It has been almost nine years since the last U.S. bear market, as defined by a 20 percent or more decline in the S&P 500 Index. That’s the second-longest stretch without one since 1928, according to Yardeni Research Inc. Only the period from December 1987 to March 2000 was longer.
That’s a long time for questions to pile up that can only be answered by the next downturn. Here are some of the most burning ones:
What’s a reasonable price for U.S. stocks? The price-to-earnings ratio of the S&P 500 is 23.7 as of Wednesday, based on 12-month trailing earnings. That’s more than 50 percent higher than the average P/E ratio of 15.7 since 1871, according to data compiled by Yale professor Robert Shiller.
That seems concerning, but valuations have been stubbornly high for two decades. The P/E ratio has averaged 26.4 since 1998, or 11 percent higher than it is now. It dipped below its long-term average of 15.7 in only 5 percent of months during the last 20 years, all of them between 2010 and 2012.
It’s comforting to conclude that the average P/E ratio over last two decades better reflects the market’s fair value, but that conclusion has problems. For one thing, looking at just the two most recent decades in 150 years of data reeks of, well, recency bias. And it doesn’t help that those two decades include two historic asset bubbles.
Also, a fair value P/E ratio of 15 makes more sense. It implies a real earnings yield of 6.7 percent, which closely approximates the S&P 500’s real return of 7.3 percent annually since 1926, the earliest year for which returns are available.
Who needs diversification? Investors have soured on non-U.S. stocks. The S&P 500 beat the World ex USA index — a collection of stocks in developed countries outside the U.S. — by 5.9 percentage points annually from 2009 to 2017, including dividends, and the MSCI Emerging Markets index by 4 percentage points.
It wasn’t like this during the previous bull market. The World ex USA index outpaced the S&P 500 by 9.8 percentage points annually from 2003 to 2007, while the Emerging Markets index beat the S&P 500 by 24.6 percentage points.
But non-U.S. stocks burned investors during the financial crisis. The World ex USA index and the Emerging Markets index returned a negative 56.3 percent and 61.4 percent, respectively, from October 2007 to February 2009, while the S&P 500 was down 50.9 percent. And they didn’t hold up any better during the previous downturn. The S&P 500 returned a negative 43.8 percent from March 2000 to September 2002 while the World ex USA index and the Emerging Markets index were down 46 percent and 43.5 percent, respectively.

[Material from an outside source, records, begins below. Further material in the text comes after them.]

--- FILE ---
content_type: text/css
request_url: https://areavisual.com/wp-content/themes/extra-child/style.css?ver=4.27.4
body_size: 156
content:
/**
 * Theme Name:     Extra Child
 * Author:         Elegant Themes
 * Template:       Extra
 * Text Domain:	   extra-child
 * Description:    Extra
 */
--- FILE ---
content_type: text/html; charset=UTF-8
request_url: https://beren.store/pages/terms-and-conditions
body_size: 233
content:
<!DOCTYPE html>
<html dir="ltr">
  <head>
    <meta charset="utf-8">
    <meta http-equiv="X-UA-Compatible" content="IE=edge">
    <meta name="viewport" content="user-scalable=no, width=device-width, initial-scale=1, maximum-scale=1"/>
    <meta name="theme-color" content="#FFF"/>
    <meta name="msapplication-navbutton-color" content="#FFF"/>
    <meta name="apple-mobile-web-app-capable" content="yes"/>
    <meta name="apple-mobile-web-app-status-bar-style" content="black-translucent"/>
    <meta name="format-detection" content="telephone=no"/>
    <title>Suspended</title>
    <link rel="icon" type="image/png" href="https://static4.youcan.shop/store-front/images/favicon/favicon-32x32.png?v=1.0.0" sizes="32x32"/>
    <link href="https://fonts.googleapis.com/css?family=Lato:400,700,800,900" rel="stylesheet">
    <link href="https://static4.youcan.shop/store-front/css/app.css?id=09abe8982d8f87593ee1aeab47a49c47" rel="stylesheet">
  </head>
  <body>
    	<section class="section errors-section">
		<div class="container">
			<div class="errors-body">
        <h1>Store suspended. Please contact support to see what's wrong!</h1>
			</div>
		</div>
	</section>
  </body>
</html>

Those are the only two U.S. bear markets since 1988, the earliest year for which returns are available for the Emerging Markets index, so the evidence is scant. But if the next U.S. bear market infects global stocks, it will reinforce many investors’ view that global diversification is little help when it’s needed most.
Will investors behave? Investors have a reputation for making ill-timed moves, but they’re not as active as they used to be. According to Broadridge, which tracks data from 80,000 funds globally, index mutual funds and ETFs manage $6.8 trillion as of the end of 2017. That’s 35 percent of all fund assets, up from $1.2 trillion, or 19 percent of fund assets, in 2008.
There are reasons to think investors’ fondness for index funds will translate into better behavior during the next bear market. The Vanguard 500 Index Fund, for example, returned 8.4 percent annually over the last 10 years through December, but investors captured only 4 percent of it, according to Morningstar data. The financial crisis scared many of them off, and they weren’t quick to return.
Investors have fared better in recent years. The 500 Index Fund returned 15.6 percent annually over the last five years, while investors collected a return of 16.1 percent. It’s obviously easier to hang on during a bull run. The next downturn will reveal just how passive investors have become.
Is there any value in value investing? Value stocks have a reputation for falling apart during bear markets, but it’s not that simple. Yes, value stocks have declined more than growth stocks during brutal economic downturns, such as the Great Depression and Great Recession.
But they also held up better when investors snubbed them for growth stocks. The bear market that followed the Nifty Fifty craze in 1973-1974 and the one that popped the dot-com bubble in 2000-2002 are two examples.
It’s impossible to know how painful the next downturn will be, but it’s clear that investors have little interest in value stocks. Which means they may shine again during the next bear market.
Is there any hedge in hedge funds? Long-short hedge funds have badly lagged the S&P 500 over the last nine years, but their shorts should pay off during the next bear market. Or more accurately, they better.
Investors would do well to let go of their preconceptions. The next bear market is likely to come along and shake them up.